[WRITTEN TASK]: Swap "tennis racket" for "racquet" in the stretch from the line containing "How far from the camera does" through the line containing "316 centimetres", changing nothing else, and return only those lines.

[SUPPLIED RECORDS]:
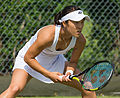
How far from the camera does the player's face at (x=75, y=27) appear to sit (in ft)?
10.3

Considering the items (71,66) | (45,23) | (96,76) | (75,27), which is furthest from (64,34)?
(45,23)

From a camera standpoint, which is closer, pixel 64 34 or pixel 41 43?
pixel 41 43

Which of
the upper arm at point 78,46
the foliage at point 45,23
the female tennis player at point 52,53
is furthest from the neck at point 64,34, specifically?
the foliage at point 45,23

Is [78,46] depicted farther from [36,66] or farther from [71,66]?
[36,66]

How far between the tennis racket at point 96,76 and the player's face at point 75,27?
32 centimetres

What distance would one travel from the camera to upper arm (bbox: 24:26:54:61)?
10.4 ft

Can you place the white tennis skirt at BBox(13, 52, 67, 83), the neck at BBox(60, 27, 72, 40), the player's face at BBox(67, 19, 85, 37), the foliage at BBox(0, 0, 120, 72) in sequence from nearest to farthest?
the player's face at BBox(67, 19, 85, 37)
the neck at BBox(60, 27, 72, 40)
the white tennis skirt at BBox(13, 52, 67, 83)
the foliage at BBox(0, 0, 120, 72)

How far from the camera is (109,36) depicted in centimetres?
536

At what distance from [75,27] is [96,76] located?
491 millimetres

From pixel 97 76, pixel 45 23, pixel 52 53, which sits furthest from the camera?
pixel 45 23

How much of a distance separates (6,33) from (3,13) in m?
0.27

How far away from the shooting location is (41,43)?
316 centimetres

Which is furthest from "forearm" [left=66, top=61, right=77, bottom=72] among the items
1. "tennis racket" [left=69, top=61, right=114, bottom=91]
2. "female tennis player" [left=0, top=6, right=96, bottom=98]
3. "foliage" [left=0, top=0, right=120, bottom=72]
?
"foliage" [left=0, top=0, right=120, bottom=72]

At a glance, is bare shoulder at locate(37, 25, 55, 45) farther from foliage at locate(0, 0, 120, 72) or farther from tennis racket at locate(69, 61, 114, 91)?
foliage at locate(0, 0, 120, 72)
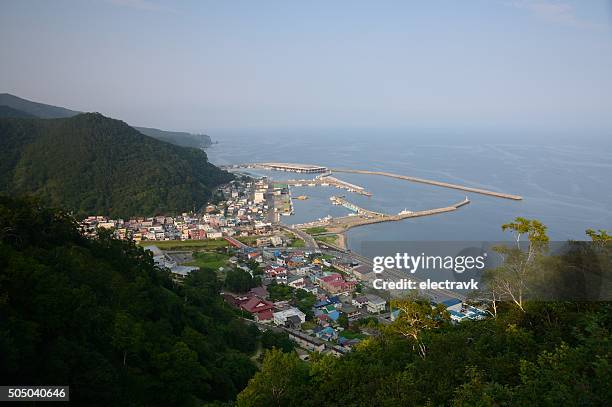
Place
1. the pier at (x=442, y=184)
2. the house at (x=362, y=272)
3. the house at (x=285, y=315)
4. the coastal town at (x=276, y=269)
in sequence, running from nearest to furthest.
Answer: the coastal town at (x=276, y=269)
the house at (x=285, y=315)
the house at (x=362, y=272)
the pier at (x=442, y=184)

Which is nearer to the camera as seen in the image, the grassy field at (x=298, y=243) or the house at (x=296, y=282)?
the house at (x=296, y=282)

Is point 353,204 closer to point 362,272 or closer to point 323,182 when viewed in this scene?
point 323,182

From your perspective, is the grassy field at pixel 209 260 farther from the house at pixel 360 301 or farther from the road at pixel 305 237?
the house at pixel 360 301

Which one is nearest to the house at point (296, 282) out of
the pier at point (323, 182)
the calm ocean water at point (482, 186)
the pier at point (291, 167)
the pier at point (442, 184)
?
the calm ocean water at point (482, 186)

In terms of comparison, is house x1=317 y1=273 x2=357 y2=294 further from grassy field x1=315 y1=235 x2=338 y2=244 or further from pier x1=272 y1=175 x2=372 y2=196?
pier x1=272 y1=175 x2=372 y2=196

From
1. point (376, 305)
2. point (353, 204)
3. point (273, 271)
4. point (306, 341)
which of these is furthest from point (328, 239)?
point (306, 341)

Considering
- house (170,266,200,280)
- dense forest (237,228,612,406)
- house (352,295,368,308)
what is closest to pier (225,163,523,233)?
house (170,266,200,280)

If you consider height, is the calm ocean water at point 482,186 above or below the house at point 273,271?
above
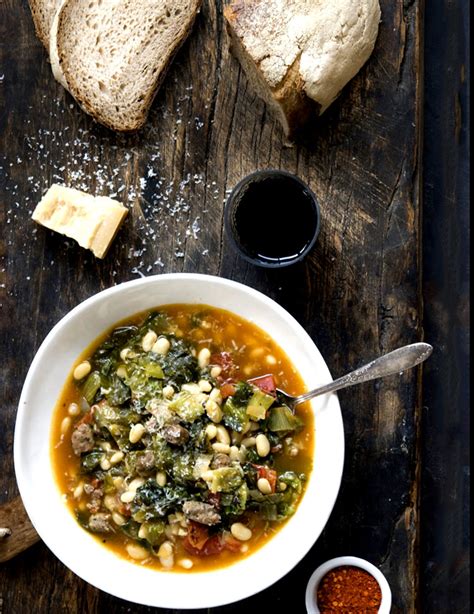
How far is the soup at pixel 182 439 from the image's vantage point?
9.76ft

---

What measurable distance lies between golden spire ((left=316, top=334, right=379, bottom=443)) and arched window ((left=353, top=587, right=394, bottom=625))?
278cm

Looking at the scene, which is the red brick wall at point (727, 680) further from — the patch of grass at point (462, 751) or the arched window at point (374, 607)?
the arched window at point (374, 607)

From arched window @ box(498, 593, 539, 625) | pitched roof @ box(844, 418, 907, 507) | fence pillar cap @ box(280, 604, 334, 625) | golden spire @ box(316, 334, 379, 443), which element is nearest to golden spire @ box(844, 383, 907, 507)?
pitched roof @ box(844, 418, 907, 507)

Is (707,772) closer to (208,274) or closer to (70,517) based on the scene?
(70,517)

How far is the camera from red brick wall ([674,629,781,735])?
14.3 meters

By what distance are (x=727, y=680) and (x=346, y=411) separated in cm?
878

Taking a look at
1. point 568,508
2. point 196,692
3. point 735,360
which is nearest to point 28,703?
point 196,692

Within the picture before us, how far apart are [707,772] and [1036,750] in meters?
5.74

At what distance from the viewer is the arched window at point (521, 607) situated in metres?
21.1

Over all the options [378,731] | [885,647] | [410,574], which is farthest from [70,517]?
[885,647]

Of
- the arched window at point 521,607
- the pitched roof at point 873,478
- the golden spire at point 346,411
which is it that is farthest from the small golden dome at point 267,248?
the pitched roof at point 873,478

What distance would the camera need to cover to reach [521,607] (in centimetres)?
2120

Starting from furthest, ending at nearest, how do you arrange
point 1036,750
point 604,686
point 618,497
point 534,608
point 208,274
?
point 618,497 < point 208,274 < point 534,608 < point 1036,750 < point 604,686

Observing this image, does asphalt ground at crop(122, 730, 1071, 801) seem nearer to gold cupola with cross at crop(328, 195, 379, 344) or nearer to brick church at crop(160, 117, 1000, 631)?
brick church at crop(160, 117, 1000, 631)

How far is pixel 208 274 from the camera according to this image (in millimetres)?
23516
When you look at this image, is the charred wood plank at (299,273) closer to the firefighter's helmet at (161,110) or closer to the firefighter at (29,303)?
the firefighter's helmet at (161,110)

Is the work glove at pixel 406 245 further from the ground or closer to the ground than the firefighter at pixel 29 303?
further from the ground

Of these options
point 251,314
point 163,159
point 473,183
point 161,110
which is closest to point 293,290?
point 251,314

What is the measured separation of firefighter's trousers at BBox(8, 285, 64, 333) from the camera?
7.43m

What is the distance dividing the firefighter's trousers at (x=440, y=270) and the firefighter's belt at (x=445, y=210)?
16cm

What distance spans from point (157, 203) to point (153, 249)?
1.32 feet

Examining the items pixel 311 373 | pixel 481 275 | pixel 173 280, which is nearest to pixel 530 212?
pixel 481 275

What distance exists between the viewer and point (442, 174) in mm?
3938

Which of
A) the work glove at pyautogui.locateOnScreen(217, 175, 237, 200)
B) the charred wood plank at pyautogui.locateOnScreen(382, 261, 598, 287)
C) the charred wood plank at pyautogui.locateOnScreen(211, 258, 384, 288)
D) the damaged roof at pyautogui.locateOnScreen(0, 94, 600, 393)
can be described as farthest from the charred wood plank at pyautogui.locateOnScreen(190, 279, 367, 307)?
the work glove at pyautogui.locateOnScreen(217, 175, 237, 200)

[RIGHT ANSWER]:
How far from the camera does the player's face at (x=75, y=27) appear to sit (in ft)?
10.3

Considering the items (71,66) | (45,23) | (96,76) | (75,27), which is furthest from (64,34)?
(45,23)

From a camera standpoint, which is closer, pixel 64 34 or pixel 41 43?
pixel 41 43

Which of
the upper arm at point 78,46
the foliage at point 45,23
the female tennis player at point 52,53
is furthest from the neck at point 64,34, specifically?
the foliage at point 45,23

Is [78,46] depicted farther from [36,66] or farther from [71,66]?
[36,66]

How far between the racquet at point 96,76 and the player's face at point 75,27?
32 centimetres

What distance would one travel from the camera to upper arm (bbox: 24:26:54:61)?
10.4 ft

Can you place the white tennis skirt at BBox(13, 52, 67, 83), the neck at BBox(60, 27, 72, 40), the player's face at BBox(67, 19, 85, 37), the foliage at BBox(0, 0, 120, 72) in sequence from nearest to farthest?
the player's face at BBox(67, 19, 85, 37)
the neck at BBox(60, 27, 72, 40)
the white tennis skirt at BBox(13, 52, 67, 83)
the foliage at BBox(0, 0, 120, 72)

How far from the camera is (109,36) depicted in centimetres?
536

At what distance from [75,27] is [96,76] located?
491 millimetres

From pixel 97 76, pixel 45 23, pixel 52 53, which sits furthest from the camera?
pixel 45 23

How much of a distance separates (6,33) from (3,13) in m?
0.27

How far away from the shooting location is (41,43)?
316 centimetres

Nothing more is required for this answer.